Single by Twice

from the EP Signal
- Language: Korean
- Released: May 15, 2017
- Genre: K-pop; electropop;
- Length: 3:17
- Label: JYP
- Composers: Park Jin-young; Kairos;
- Lyricist: Park Jin-young
- Producer: Park Jin-young

Twice singles chronology
| "Knock Knock" (2017) | "Signal" (2017) | "One More Time" (2017) |

Music video
- "Signal" on YouTube

= Signal (Twice song) =

2017 single by Twice

"Signal" (stylized in all caps) is a song recorded by South Korean girl group Twice. The song was released on May 15, 2017, by JYP Entertainment and distributed by KT Music, as the lead single from their fourth extended play of the same name. The Japanese version of "Signal", along with its accompanying short version of the music video, was released on June 14, 2017, as a promotional single for their first Japanese compilation album, #Twice.

"Signal" was Twice's first lead single produced by JYP Entertainment founder Park Jin-young. The song won Song of the Year and Best Dance Performance – Female Group at the 2017 Mnet Asian Music Awards.

==Background and release==
On May 1, 2017, JYP Entertainment announced Twice's comeback with their fourth EP Signal and its title track of the same name. The first music video teaser of "Signal" was uploaded online on May 13. It was released on the 15th as a digital download on various music sites. In June 2017, Twice released a compilation album titled #Twice which consists of ten songs including both Korean and Japanese-language versions of "Signal". The Japanese lyrics were written by Yu Shimoji and Samuelle Soung. "Signal (Japanese ver.)", along with its accompanying short version of the music video, was pre-released on June 14 as a promotional single of the album.

==Composition==

"Signal" was written by Park Jin-young and co-composed by Park and Kairos. This marked Twice's first collaboration with their agency's founder. The electropop song features a programmed Roland TR-808-style kick and hi-hat with incorporating hip hop elements. Lyrically, it expresses a girl's frustration who keeps sending "signs and signal" to hint her feelings for a guy but is unnoticed.

==Music video==
The music video for "Signal" was directed by Naive Creative Production, the same team behind Twice's previous music videos. It surpassed 100 million views on YouTube on August 30, 2017, three months after the release. On December 7, it was announced that it ranked second place on YouTube's Most Popular Music Video in Korea of that year, only behind the top spot of "Knock Knock". It also ranked at No. 9 on 2017 YouTube's Top Trend Music Video in Japan.
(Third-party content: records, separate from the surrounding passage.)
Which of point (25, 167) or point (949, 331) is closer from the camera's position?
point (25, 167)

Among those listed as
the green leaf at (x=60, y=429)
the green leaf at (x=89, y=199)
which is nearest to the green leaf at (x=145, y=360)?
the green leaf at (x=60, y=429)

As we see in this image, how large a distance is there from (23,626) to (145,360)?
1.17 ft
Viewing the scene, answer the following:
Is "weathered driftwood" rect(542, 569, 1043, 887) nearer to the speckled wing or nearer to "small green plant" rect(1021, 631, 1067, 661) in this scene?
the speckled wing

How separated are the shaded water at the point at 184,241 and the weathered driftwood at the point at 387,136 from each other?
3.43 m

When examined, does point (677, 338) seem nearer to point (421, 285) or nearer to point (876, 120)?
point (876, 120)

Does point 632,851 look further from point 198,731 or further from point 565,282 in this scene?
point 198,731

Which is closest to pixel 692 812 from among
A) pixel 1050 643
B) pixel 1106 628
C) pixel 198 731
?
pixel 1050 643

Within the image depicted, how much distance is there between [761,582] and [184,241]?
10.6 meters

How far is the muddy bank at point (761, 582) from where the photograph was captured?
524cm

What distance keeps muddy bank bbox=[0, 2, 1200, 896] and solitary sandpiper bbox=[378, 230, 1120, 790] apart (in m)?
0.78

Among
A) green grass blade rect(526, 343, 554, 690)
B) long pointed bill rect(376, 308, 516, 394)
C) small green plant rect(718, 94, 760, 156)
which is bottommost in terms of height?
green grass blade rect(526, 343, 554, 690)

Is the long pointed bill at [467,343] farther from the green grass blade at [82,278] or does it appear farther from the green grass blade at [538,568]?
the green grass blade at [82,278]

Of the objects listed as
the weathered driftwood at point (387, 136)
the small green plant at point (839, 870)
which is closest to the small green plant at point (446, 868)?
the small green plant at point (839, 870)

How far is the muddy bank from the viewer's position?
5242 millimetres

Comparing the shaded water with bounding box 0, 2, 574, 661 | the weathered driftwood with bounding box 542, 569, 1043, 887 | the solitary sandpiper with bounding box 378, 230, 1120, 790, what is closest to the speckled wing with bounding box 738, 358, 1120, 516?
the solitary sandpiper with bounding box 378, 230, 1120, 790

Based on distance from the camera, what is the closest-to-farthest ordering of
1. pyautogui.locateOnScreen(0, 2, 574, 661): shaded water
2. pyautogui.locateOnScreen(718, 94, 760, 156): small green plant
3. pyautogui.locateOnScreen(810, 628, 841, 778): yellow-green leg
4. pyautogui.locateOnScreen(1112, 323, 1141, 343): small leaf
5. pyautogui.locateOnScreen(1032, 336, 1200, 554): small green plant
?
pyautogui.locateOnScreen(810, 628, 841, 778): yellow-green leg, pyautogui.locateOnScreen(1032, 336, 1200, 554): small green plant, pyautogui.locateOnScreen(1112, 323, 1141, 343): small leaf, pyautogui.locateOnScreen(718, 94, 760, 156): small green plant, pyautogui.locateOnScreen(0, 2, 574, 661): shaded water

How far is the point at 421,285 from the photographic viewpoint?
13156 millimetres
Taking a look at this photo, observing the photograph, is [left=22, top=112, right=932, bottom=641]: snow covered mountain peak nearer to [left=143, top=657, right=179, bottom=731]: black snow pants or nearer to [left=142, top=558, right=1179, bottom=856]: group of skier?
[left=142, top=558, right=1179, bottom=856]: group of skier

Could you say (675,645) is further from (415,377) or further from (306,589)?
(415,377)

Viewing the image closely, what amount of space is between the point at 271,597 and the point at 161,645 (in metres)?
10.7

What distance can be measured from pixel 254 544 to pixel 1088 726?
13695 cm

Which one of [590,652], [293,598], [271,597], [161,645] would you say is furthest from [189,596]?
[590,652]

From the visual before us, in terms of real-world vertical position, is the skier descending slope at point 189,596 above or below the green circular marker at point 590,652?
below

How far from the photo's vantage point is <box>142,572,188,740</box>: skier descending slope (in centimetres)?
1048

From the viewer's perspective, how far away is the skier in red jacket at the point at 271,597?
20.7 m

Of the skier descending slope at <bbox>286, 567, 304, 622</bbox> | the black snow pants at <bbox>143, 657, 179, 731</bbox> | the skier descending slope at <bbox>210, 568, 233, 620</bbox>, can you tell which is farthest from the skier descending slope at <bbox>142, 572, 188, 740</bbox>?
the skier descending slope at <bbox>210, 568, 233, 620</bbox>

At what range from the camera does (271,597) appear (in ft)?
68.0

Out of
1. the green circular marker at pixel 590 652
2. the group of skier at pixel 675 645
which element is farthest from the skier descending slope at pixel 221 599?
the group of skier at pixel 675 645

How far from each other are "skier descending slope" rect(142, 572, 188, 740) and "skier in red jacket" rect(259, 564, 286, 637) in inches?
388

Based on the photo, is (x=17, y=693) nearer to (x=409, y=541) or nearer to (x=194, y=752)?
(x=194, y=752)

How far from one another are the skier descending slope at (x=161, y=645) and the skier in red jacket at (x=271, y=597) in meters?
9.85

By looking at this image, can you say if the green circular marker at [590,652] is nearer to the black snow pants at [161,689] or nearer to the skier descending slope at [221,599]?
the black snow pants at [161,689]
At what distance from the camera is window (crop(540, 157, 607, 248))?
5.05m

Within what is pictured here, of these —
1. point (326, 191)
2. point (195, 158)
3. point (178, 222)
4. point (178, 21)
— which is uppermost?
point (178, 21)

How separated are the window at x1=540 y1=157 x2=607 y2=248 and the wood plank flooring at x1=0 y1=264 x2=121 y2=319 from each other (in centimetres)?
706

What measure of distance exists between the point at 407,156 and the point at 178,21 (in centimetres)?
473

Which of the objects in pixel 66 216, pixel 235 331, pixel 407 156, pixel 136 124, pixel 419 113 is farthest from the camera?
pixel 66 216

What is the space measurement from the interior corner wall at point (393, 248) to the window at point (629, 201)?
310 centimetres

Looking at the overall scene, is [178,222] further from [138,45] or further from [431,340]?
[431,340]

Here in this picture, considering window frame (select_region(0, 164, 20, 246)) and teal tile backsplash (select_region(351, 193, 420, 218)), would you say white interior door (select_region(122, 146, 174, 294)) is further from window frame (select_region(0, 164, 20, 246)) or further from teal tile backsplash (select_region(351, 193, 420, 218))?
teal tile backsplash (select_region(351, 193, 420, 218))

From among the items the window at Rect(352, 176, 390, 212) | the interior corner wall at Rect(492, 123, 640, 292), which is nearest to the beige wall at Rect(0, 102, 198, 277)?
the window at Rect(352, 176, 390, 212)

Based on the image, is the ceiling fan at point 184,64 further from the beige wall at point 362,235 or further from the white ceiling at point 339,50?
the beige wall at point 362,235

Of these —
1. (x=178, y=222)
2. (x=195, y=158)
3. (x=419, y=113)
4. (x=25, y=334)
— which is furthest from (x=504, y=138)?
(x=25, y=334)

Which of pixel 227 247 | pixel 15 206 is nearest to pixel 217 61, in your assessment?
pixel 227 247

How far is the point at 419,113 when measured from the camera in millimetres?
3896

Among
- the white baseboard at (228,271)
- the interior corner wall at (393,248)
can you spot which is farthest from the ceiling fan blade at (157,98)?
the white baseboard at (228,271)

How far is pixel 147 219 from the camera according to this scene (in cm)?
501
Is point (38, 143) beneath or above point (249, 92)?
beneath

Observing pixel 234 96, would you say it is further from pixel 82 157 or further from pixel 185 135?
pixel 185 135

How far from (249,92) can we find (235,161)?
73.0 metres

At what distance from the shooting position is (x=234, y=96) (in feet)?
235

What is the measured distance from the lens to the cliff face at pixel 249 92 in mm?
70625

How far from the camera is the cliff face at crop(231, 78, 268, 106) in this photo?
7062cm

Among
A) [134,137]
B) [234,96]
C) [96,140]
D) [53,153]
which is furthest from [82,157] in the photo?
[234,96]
It has a science fiction-fantasy theme featuring a green-headed alien and the nine members of Twice with their own superpowers: Nayeon's superpower is time reversing, Jeongyeon's is time freezing, Momo's is super speed, Sana's is invisibility, Jihyo's is x-ray vision, Mina's is hypnosis, Dahyun's is self-duplication, Chaeyoung's is telekinesis, and Tzuyu's is super strength. The cameraman who made an appearance in "Cheer Up" music video is also seen. At the end, the members transform into aliens.

==Commercial performance==
"Signal" debuted at number 1 for two consecutive weeks and 4 on Gaon's Digital Chart and Billboard Japan Hot 100, respectively. It charted at number 1, 3 and 22 on K-pop Hot 100, Billboard charts' World Digital Song Sales and (Philippine Hot 100) respectively.

==Accolades==
"Signal" won 12 music program awards in South Korea, including a triple crown on Music Bank and Inkigayo. At the 2017 Mnet Asian Music Awards, "Signal" won Song of the Year and Best Dance Performance – Female Group. It received a nomination for Best Music Video at the same ceremony and Artist of the Year – Digital Music (May) at the 7th Gaon Chart Music Awards, losing to "Spring Day" by BTS and "I Luv It" by Psy, respectively. It additionally received two weekly Melon Popularity Awards on May 29 and June 6, 2017.

Music program awards
| Program | Date | Ref. |
| Show Champion | May 24, 2017 |  |
| May 31, 2017 |  |
| M Countdown | May 25, 2017 |  |
| June 1, 2017 |  |
| Music Bank | May 26, 2017 |  |
| June 9, 2017 |  |
| June 16, 2017 |  |
| Show! Music Core | May 27, 2017 |  |
| June 3, 2017 |  |
| Inkigayo | May 28, 2017 |  |
| June 4, 2017 |  |
| June 11, 2017 |  |

== Charts ==

===Weekly charts===

Weekly chart performance
| Chart (2017) | Peak position |
|---|---|
| Japan (Japan Hot 100) | 4 |
| Philippines (Philippine Hot 100) | 22 |
| South Korea (Gaon) | 1 |
| South Korea (Kpop Hot 100) | 1 |
| US World Digital Song Sales (Billboard) | 3 |

===Year-end charts===

Year-end chart performance
| Chart (2017) | Position |
|---|---|
| Japan (Japan Hot 100) | 23 |
| South Korean (Gaon) | 30 |

==Certifications and sales==

Certifications and sales
| Region | Certification | Certified units/sales |
| South Korea | — | 1,250,964 |
Streaming
| Japan (RIAJ) | Gold | 50,000,000^{†} |
^{†} Streaming-only figures based on certification alone.